West Highland White Terrier "Le leggende metropolitane"


Ecco le affermazioni sbagliate che si sentono più spesso:



1. Esiste anche il “westie-toy/nano”.
E’ una leggenda che si nutre dalla richiesta negli ultimi anni di cani della taglia mini e toy. Commercianti e allevatori senza scrupoli hanno subito  inventato “una nuova varietà” di westie.   In realtà si tratta SEMPRE di una truffa. A volte si tratta di meticci figli di una femmina westie di scarsa tipicità minuta e senza ossatura, accoppiata con un maltese, volpino o chihuahua (per diminuire ancora la taglia). A volte sono cuccioli maltenuti e malnutriti, di età molto inferiore a quella dichiarata. Una volta curati e nutriti bene crescono e diventano westie di taglia normale ma molto cagionevoli di salute. Molto raramente  da genitori tipici possono nascere  cuccioli con peso molto basso alla nascita, spesso deboli.  In alcuni casi con le cure adeguate tali cuccioli a due mesi recuperano e non hanno notevoli differenze  dai cuccioli nati di giusto peso. In altri casi  si tratta di patologie congenite non ereditarie.
 Tali cuccioli non essendo tipici  devono essere venduti a prezzi molto bassi e in nessun caso devono essere usati nella riproduzione.
Per un neofita è praticamente impossibile capire quale dei cuccioli è tipico e quale no. Anzi i cuccioli truffa, di solito, attirano di più gli acquirenti perché al primo impatto  sono molto decorativi specialmente all’età in cui vengono venduti. Solo passando qualche mese e magari incontrando in passeggiata un tipico cucciolone di westie i proprietari si accorgono della grande differenza. In età adulta questi esemplari del vero “westie” hanno solo il colore bianco.
Non esiste la razza “westie-toy”, ecco alcuni citazioni dello standard ufficiale di West Highland White Terrier:  …Costruito solidamente e forte… mostra magnifica combinazione di forza e di azione… arti corti,  molto muscolosi,  vigorosi e potenti… rene largo e robusto,  l’altezza al garrese è di 11 pollici (circa 28cm). Lo standard attuale non parla del peso invece originalmente la valutazione della taglia del cane era data esclusivamente dal peso, il cui tetto massimo di un cane di giusta altezza e con muscolatura ben sviluppata  deve essere  18 libbre per i maschi (pari a circa 9,5 kg) e 16 libbre  per le femmine  ( 8,5kg)
Cani leggeri di ossatura, privi di muscolatura, molto bassi, paurosi e/o mordaci vengono considerati atipici.

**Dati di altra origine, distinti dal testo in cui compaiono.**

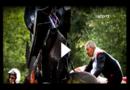 Formel 2: Tödlicher Unfall bei Rennen in Spa – Anthoine Hubert stirbt bei Crash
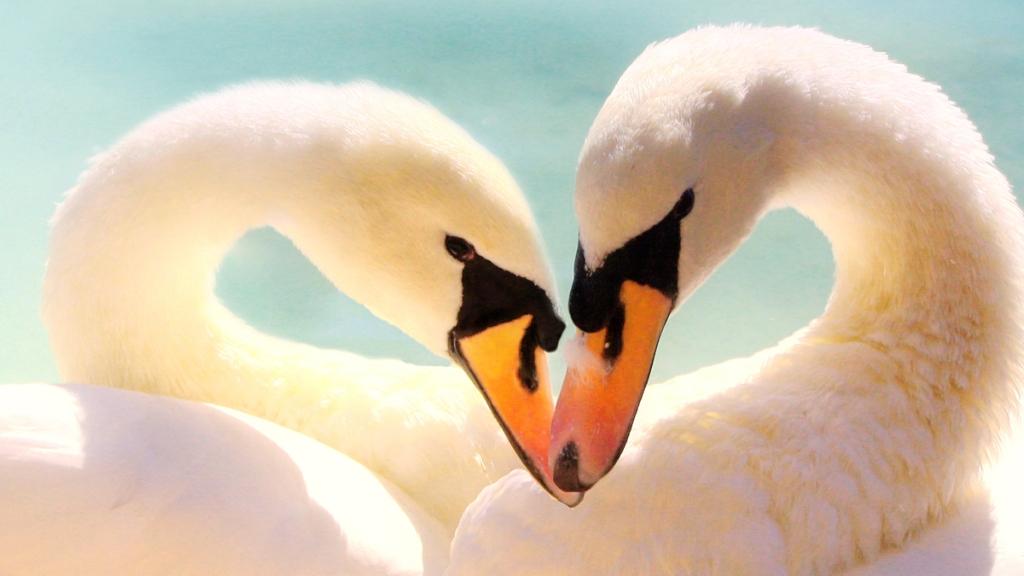 Swans making heart shape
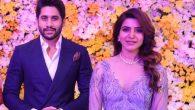 Samantha-Naga Chaitanya's Marriage in Trouble?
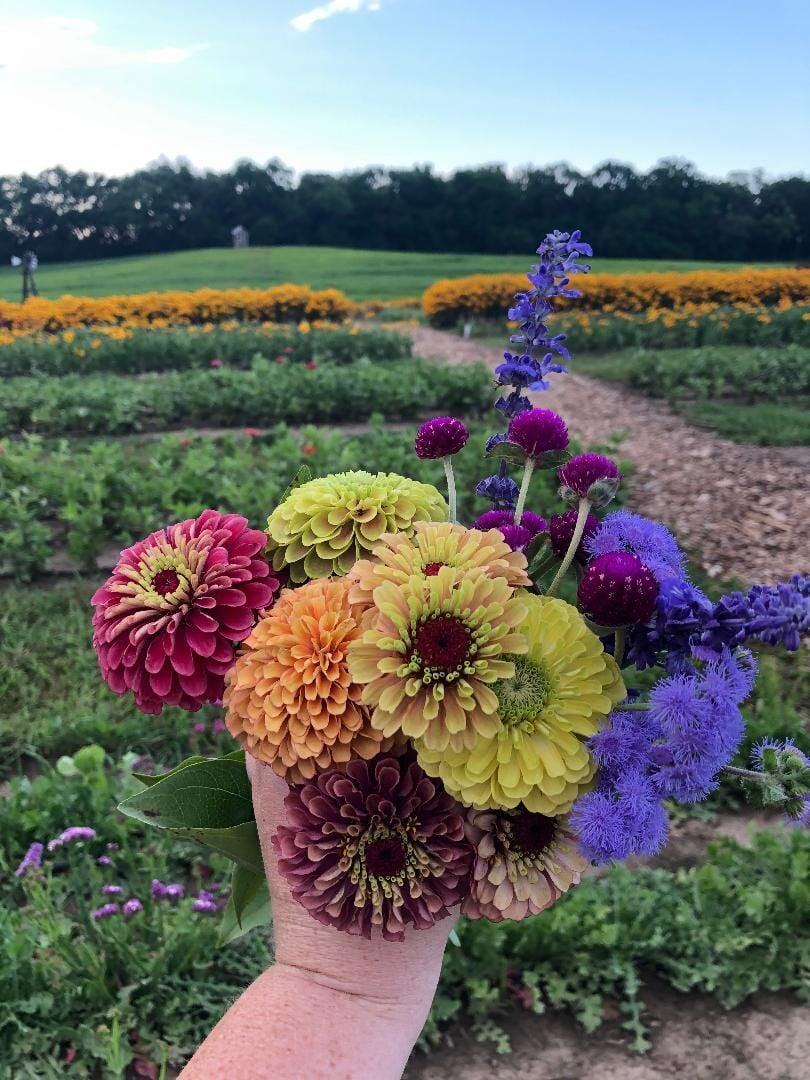 Harvest Tyme now open for flower picking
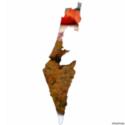 israel-falafel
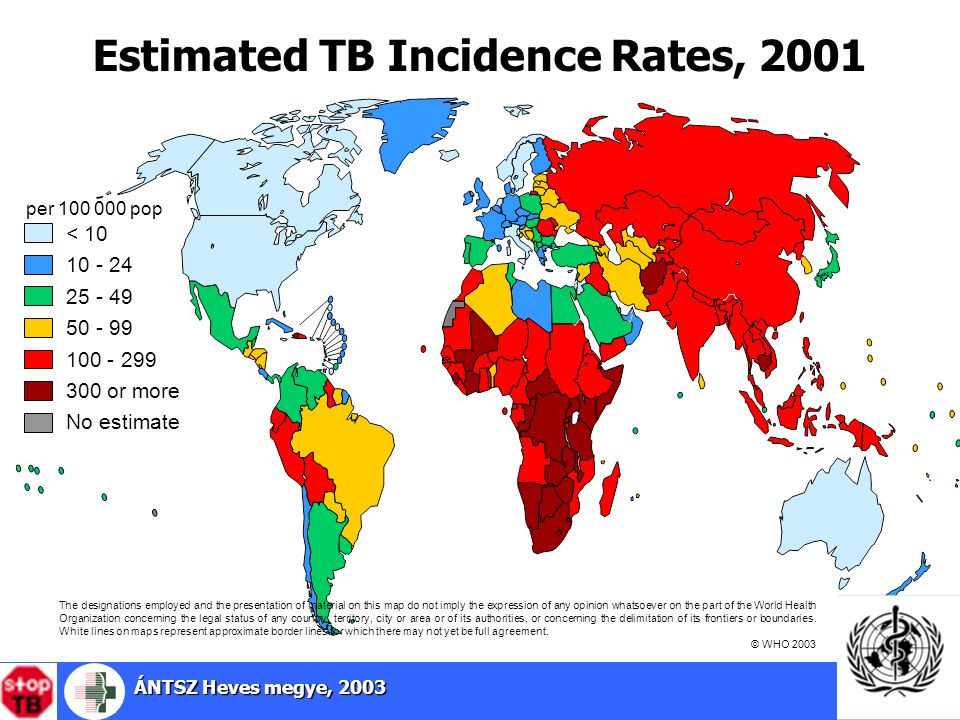 Estimated TB Incidence Rates, 2001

2. Il westie deve avere il muso più corto possibile.
Il muso del Westie è corto e forte  (pieno sotto gli occhi, non sottile e non appuntito) con le mascelle forti e i denti inaspettatamente grandi per un cane di queste dimensioni.  Il muso è  più corto del cranio. A volte si pensa che più corto è , meglio è. Questo non è corretto. I cani con muso molto corto tendono di avere mancanza di denti, perché i denti non hanno più lo spazio. Oppure  possiamo vedere una bocca con dentatura completa ma con denti di dimensioni decisamente più piccole di quelle desiderate. Al tempo stesso, un muso lungo, ovviamente, non è tipico per un Westie. Secondo lo standard il muso  ideale è circa un terzo della lunghezza della testa. E’ molto ricercata invece la mandibola larga con tanto spazio tra i canini, cioè garantisce la tipica espressione sorridente.

3. Il pedigree è inutile, serve solo per andare alle esposizioni canine
Un cane può essere definito di pura razza solo avendo il certificano di origine, cioè pedigree nel quale ci sono indicati tutti gli avi del cane fino la  quarta generazione. Trattandosi di razza pura e riconosciuta dal 1904 il cane per definirsi un vero West Highland White Terrier deve avere tale certificato. Non si tratta assolutamente di snobismo o di cani di casta superiore ma solamente di una garanzia che il simpatico cucciolino bianco crescendo mantenga le caratteristiche tipiche della razza (morfologiche  e caratteriali).  Il lavoro di selezione di una razza pura è impossibile senza sapere la genealogia certa dei soggetti usati. Ogni allevatore serio vende i cuccioli sempre muniti di pedigree e mai senza. Il costo del pedigree  è molto basso e non influisce sul prezzo del cucciolo. Sul prezzo può influire la genealogia prestigiosa o ricercata,  i titoli dei genitori e ovviamente tutto il lavoro dell’ allevatore che porta alla nascita di tale cucciolo.  Cuccioli sprovvisti di certificato di origine riconosciuta, anche se sono bianchi e hanno le zampe corte, sono definiti “meticci” e non devono essere pagati.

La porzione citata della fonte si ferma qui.